Security - Canadian Nuclear Association


Our power plants have highly-trained, internationally recognized professional security teams. Need Proof?

1) The Bruce Power nuclear response team won the top prize at the U.S. National SWAT Championships in 2012, the seventh year in a row. (Bruce Power.)

2) The International Physical Protection Advisory Service (IPPAS), a division of the International Atomic Energy Agency (IAEA), recognized Canada as having a robust and comprehensive nuclear security infrastructure during a mission in 2015. (International Atomic Energy Agency.)

3) Ontario Power Generation (OPG) has put in place an in-house armed security team for its facilities, including its own SWAT Team, with full-time, trained tactical officers onsite 24/7. Most of the team consists of ex-police officers and ex-military. (

The Canadian nuclear sector works closely with both Canadian and international intelligence communities.

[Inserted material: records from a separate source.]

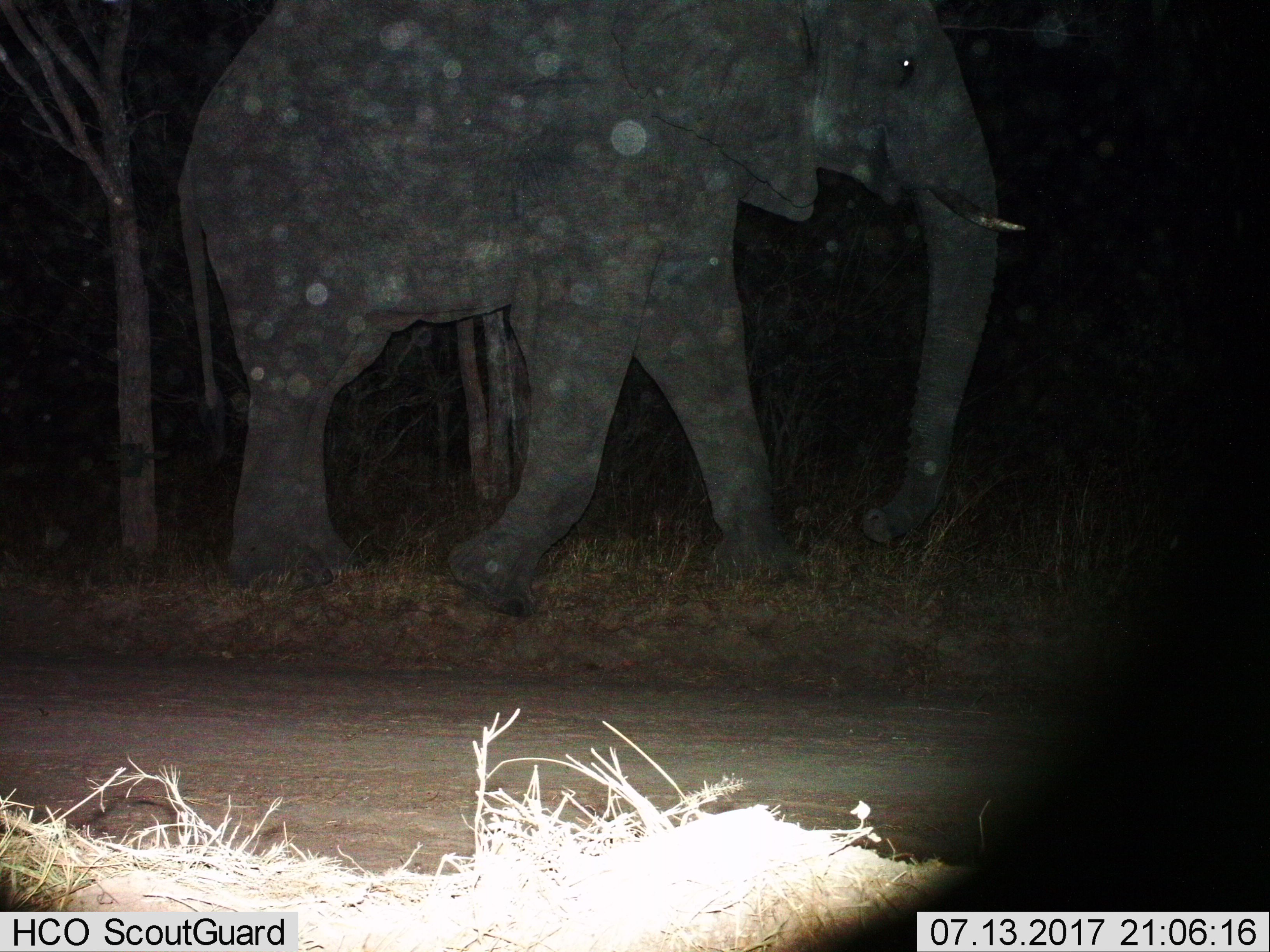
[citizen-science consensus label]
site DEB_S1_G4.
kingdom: Animalia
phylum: Chordata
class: Mammalia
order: Proboscidea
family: Elephantidae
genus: Loxodonta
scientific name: Loxodonta africana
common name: african bush elephant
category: elephant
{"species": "elephant (african bush elephant) (Loxodonta africana)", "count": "1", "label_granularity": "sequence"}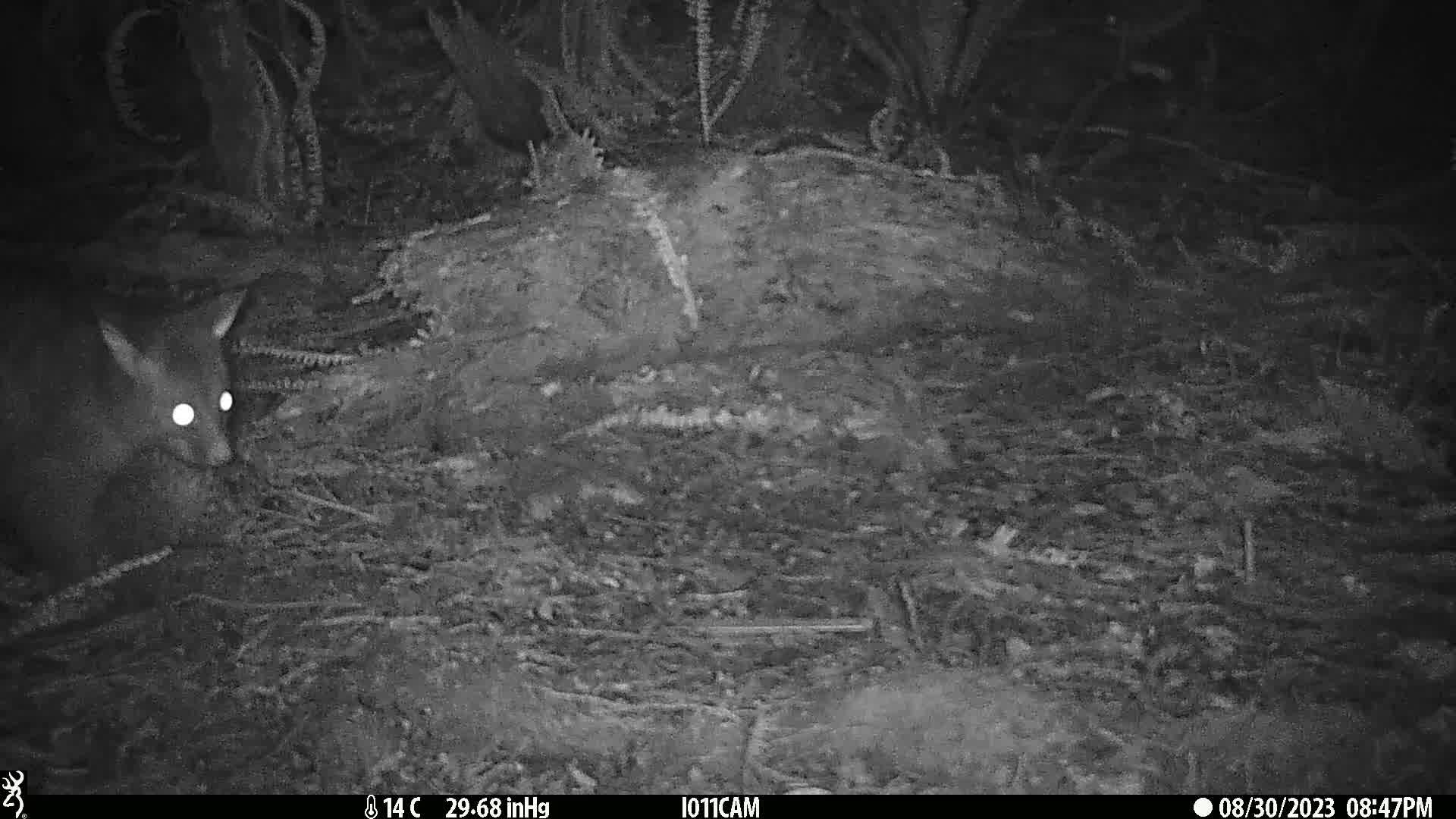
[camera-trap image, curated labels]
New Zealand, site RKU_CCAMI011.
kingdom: Animalia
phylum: Chordata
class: Mammalia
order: Diprotodontia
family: Phalangeridae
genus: Trichosurus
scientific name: Trichosurus vulpecula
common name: common brushtail possum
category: possum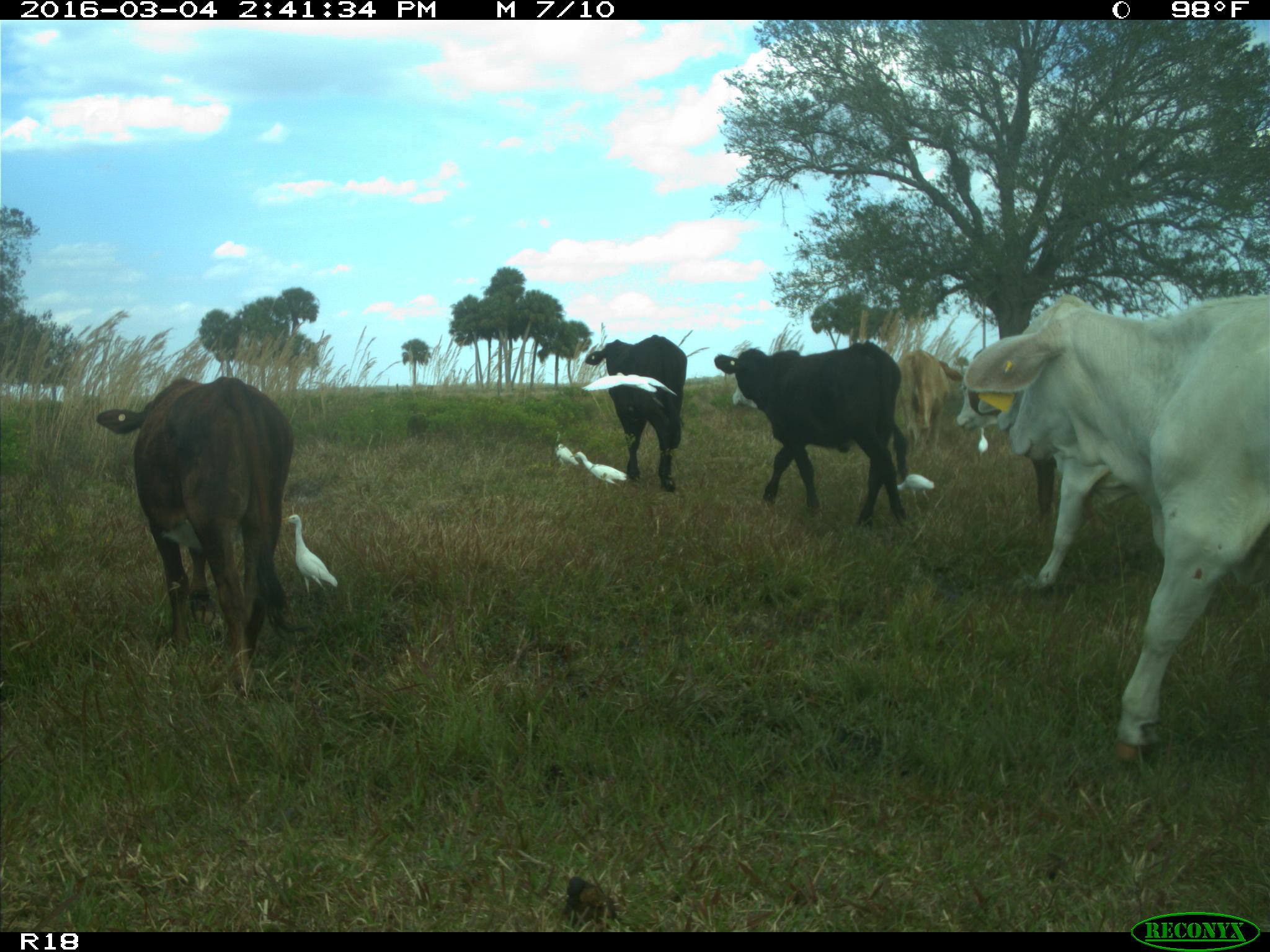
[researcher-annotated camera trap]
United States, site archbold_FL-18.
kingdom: Animalia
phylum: Chordata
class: Mammalia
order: Artiodactyla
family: Bovidae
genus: Bos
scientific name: Bos taurus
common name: domestic cow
Bos taurus (domestic cow).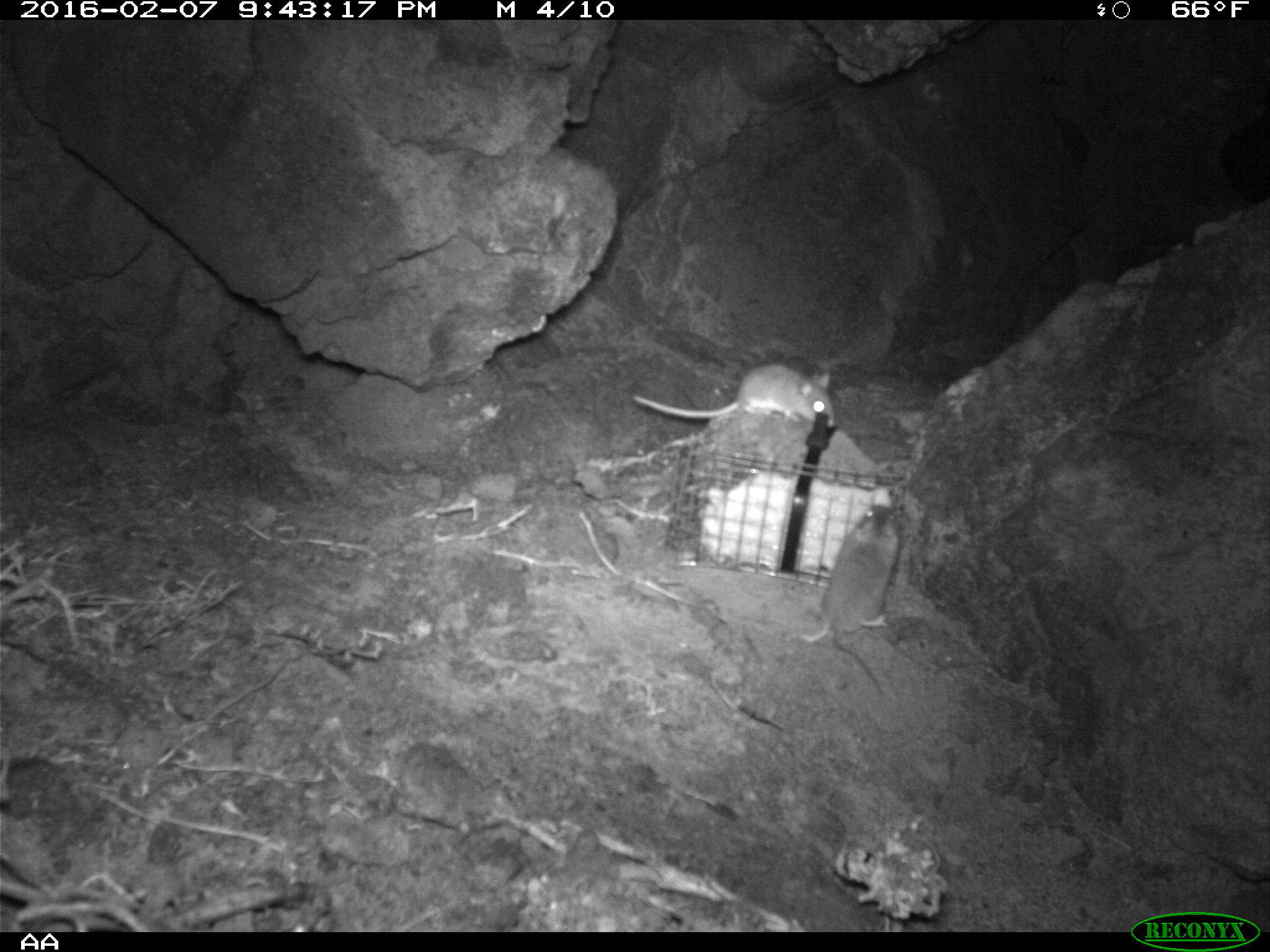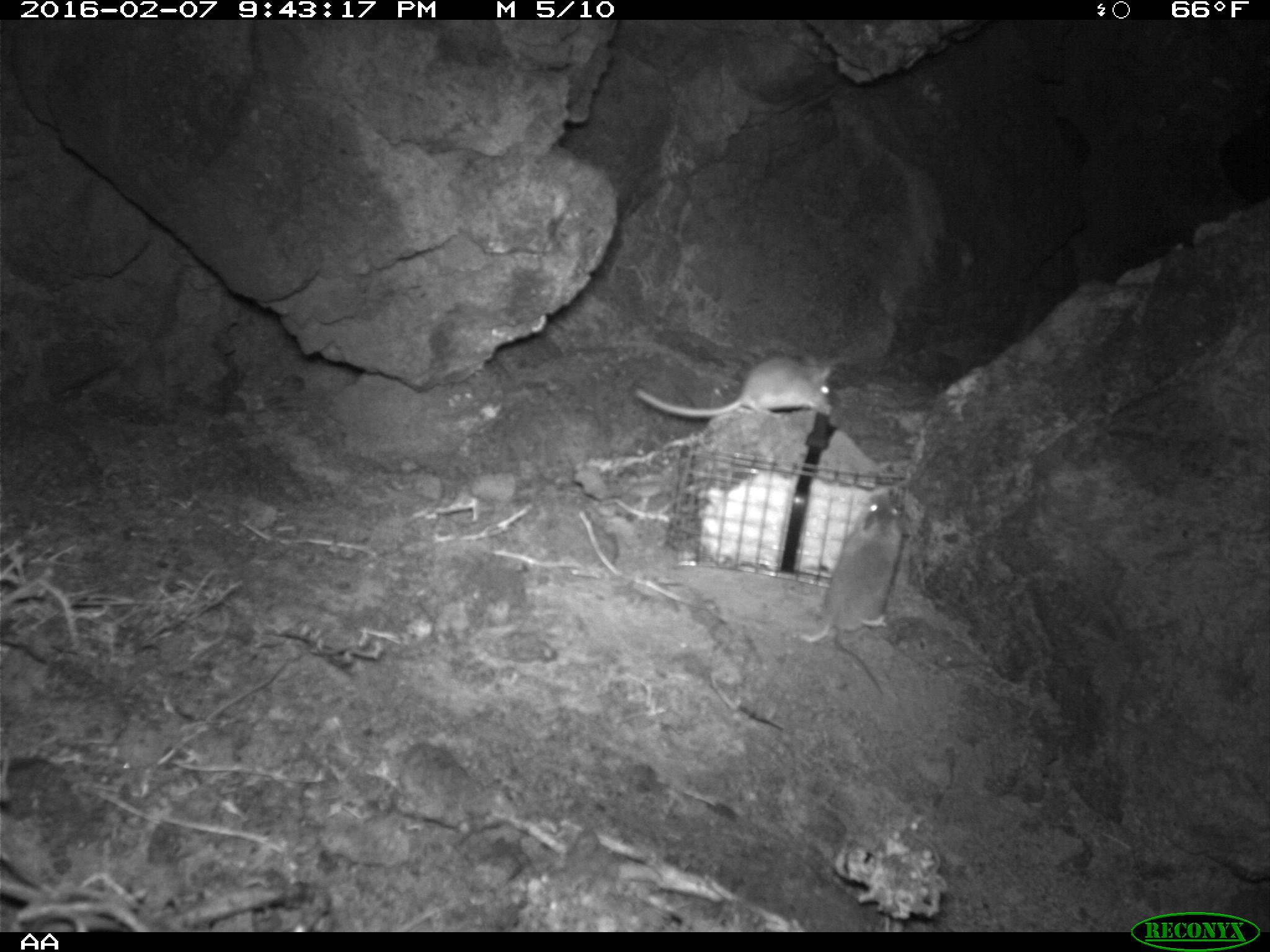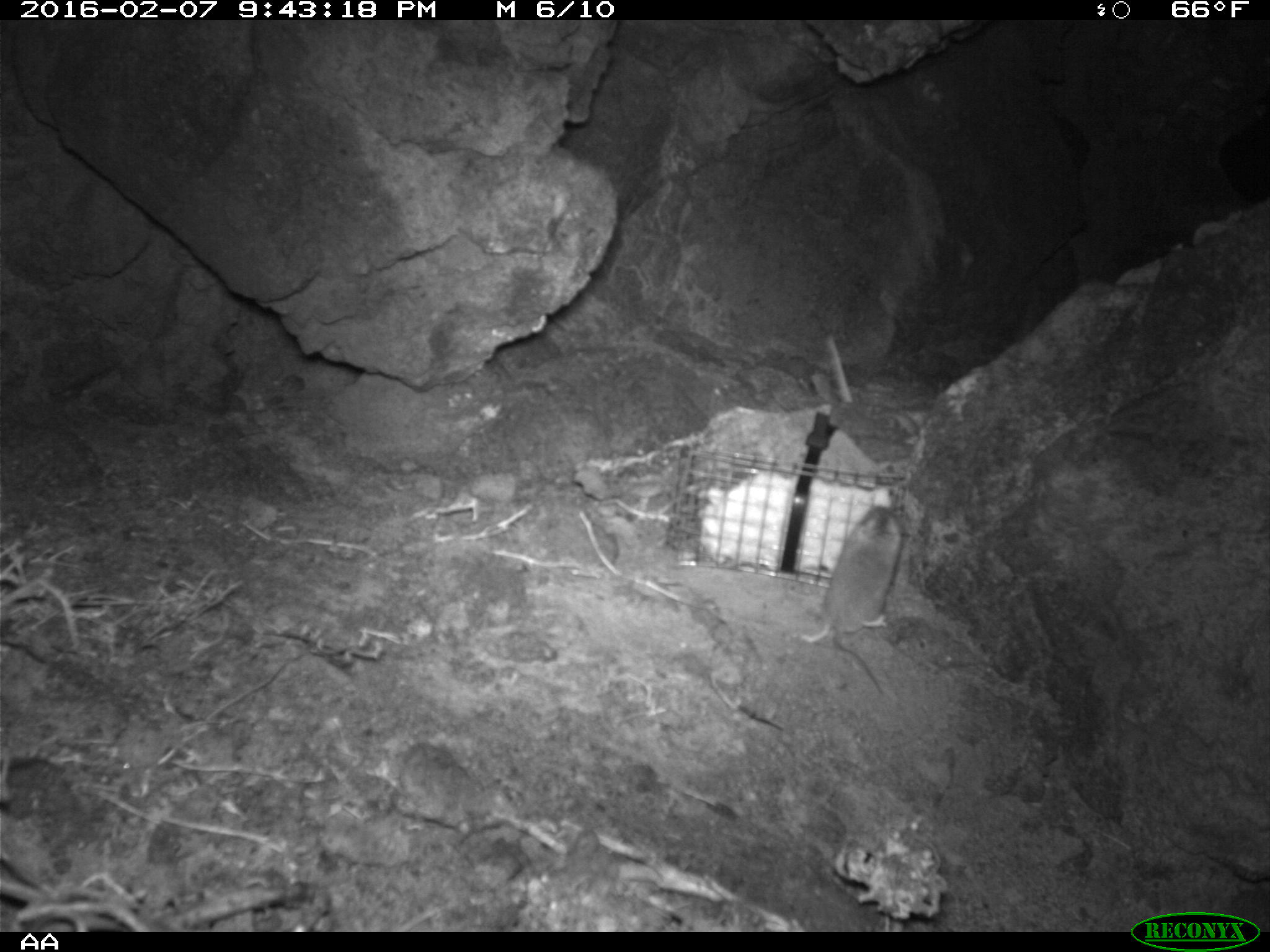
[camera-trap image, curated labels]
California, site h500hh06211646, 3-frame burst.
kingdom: Animalia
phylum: Chordata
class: Mammalia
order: Rodentia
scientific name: Rodentia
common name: rodent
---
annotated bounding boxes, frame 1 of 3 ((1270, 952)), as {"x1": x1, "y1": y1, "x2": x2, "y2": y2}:
rodent: {"x1": 799, "y1": 498, "x2": 904, "y2": 697}; {"x1": 626, "y1": 360, "x2": 838, "y2": 421}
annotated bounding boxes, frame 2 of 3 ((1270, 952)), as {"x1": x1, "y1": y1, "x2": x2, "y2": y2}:
rodent: {"x1": 797, "y1": 488, "x2": 905, "y2": 694}; {"x1": 634, "y1": 352, "x2": 834, "y2": 418}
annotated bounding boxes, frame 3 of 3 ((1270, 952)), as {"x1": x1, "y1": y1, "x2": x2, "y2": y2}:
rodent: {"x1": 788, "y1": 508, "x2": 905, "y2": 700}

Need Proof?

1) At the Nuclear Security Summit in Washington, D.C. in April 2016, Prime Minister Justin Trudeau announced that Canada will work towards achieving universal implementation with the United Kingdom of a UN Security council on certified training for nuclear security management. (Office of the Prime Minister.)

2) Nuclear facilities in Canada have comprehensive emergency preparedness programs in place, municipal, provincial and federal government agencies, first responders and international organizations to ensure a high level of preparedness. (Canadian Nuclear Safety Commission.)

3) Our nuclear industry is committed to enhancing global security through a Global Partnership Program aimed at reducing the threat posed by nuclear, radiological and biological terrorism. (Global Affairs Canada.)

Understandably, Canada’s nuclear plants don’t detail all their security measures, however, they do have detailed security measures in place such as X-ray monitors, metal detectors, armed patrols and vehicle searches. Need Proof?

1) The Canadian Nuclear Safety Commission (CNSC) requires all nuclear power plant operators to have an emergency response team and the regulator mandates that “the licensee also supports provincial and local authorities in their response efforts.” (Canadian Nuclear Safety Commission.)

2) Cameco’s emergency response program at its uranium processing facility in Port Hope, Ontario includes approximately 60 highly trained employees, most of whom have specialized training in industrial firefighting and hazardous materials. Cameco covers the cost of hazardous material training for all members of the Port Hope fire and emergency services department, which would support the efforts of its emergency response team in the event of a natural disaster. (Cameco Corporation.)

3) Bruce Power boasts a team of 400 highly trained emergency personnel, and state of the art firefighting equipment and technology. The company also has portable backup generators and after Fukushima, the company invested in specific post-Fukushima training. (Bruce Power.)